About 2.5 million employees every month voluntarily leave their jobs. How can you keep them from leaving? You can try offering more money, but that’s not the only reason they are leaving. Chances are they are being managed out the door.
There’s an old saying that people don’t quit companies, they quit managers. Departing workers probably told you they were leaving for more money but only a handful of employees actually move on in pursuit of higher pay. In reality, the reason employees exit is the consequence of the way they're supervised.
Bad managers consistently take advantage of good people. They overload them with responsibilities without clarifying what’s most important. They micro-manage deadlines and results without rewarding efforts and they rarely, if ever, acknowledge an employee’s contribution to the unit’s success.
Eventually, good people leave seeking the type of support, clarity and guidance good managers give instinctually. How can you make being a good manager a little bit easier for all of the others? What can you do to help the bad ones reverse the impact they are having on employee productivity and retention?

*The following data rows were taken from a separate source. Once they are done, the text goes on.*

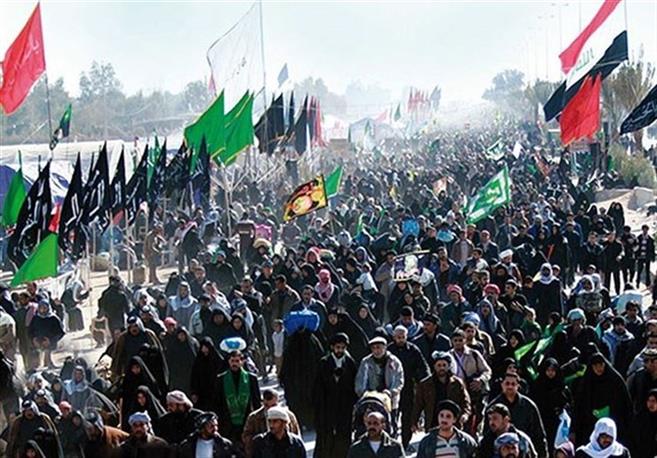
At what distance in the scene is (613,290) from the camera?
774 inches

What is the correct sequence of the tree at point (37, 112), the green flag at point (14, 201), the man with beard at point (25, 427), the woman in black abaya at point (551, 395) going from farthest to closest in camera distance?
the tree at point (37, 112)
the green flag at point (14, 201)
the woman in black abaya at point (551, 395)
the man with beard at point (25, 427)

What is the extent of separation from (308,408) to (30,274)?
3.71 meters

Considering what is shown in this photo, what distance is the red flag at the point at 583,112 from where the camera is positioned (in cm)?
2488

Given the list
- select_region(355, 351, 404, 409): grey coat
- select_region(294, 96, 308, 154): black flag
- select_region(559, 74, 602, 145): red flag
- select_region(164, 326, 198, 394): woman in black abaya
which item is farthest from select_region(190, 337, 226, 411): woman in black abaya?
select_region(294, 96, 308, 154): black flag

All is not lost for the underperforming manager who churns through good people. The answer lies in the comprehensive use of social recognition. The best systems start by building awareness. They offer training on why (and how) a manager can use the type of allegiance-building communication and recognition tools found within. They provide the mechanisms to clarify expectations and offer a wide range of reward and recognition options that can help turn restless employees into loyal ones. They make being a good manager easy.